→ WHAT YOU WILL DO
Rewrite the items below as a single numbered list, omitting all blank lines.
Begin
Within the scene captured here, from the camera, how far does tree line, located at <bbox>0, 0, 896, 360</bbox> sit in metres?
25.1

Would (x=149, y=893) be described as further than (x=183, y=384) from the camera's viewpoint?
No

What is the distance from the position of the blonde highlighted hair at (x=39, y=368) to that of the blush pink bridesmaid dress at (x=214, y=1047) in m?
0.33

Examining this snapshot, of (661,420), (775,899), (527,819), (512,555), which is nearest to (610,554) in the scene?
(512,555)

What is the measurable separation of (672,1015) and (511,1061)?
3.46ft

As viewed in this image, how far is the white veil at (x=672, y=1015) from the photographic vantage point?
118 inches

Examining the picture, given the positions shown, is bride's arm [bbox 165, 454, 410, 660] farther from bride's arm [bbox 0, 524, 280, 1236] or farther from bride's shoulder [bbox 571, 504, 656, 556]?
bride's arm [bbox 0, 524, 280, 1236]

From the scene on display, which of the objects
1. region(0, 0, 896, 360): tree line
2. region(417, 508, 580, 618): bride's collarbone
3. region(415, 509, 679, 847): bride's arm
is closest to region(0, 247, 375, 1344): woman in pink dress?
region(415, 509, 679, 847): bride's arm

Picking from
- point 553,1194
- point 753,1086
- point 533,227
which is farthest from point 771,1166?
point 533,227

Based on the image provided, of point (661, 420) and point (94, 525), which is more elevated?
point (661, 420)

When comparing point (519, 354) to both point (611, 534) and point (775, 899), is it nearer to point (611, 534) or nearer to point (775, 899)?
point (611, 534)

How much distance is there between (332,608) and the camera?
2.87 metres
End
→ SOLUTION TO THIS EXERCISE
1. Within the scene captured here, from the camera, how far does tree line, located at <bbox>0, 0, 896, 360</bbox> sit in metres?
2. 25.1
3. Would (x=149, y=893) be described as further than (x=183, y=384) from the camera's viewpoint?
4. No
5. What is the distance from the position of the blonde highlighted hair at (x=39, y=368) to that of the blush pink bridesmaid dress at (x=214, y=1047) in m?
6. 0.33
7. Examining this snapshot, of (661,420), (775,899), (527,819), (512,555), which is nearest to (610,554) in the scene?
8. (512,555)
9. What is the measurable separation of (672,1015) and (511,1061)?
10. 3.46ft
11. As viewed in this image, how far is the white veil at (x=672, y=1015) from the photographic vantage point?
12. 118 inches
13. Examining the picture, given the positions shown, is bride's arm [bbox 165, 454, 410, 660] farther from bride's arm [bbox 0, 524, 280, 1236] or farther from bride's shoulder [bbox 571, 504, 656, 556]?
14. bride's arm [bbox 0, 524, 280, 1236]
15. From the scene on display, which of the objects
16. 1. region(0, 0, 896, 360): tree line
17. 2. region(417, 508, 580, 618): bride's collarbone
18. 3. region(415, 509, 679, 847): bride's arm
19. is closest to region(0, 247, 375, 1344): woman in pink dress?
20. region(415, 509, 679, 847): bride's arm
21. Picking from
22. - point 553,1194
23. - point 753,1086
24. - point 533,227
25. which is farthest from point 771,1166?
26. point 533,227
27. Based on the image provided, of point (661, 420) and point (94, 525), which is more elevated?
28. point (661, 420)
29. When comparing point (519, 354) to both point (611, 534) and point (775, 899), is it nearer to point (611, 534) or nearer to point (775, 899)?
30. point (611, 534)
31. How much distance is there between (332,608) and the camera?
32. 2.87 metres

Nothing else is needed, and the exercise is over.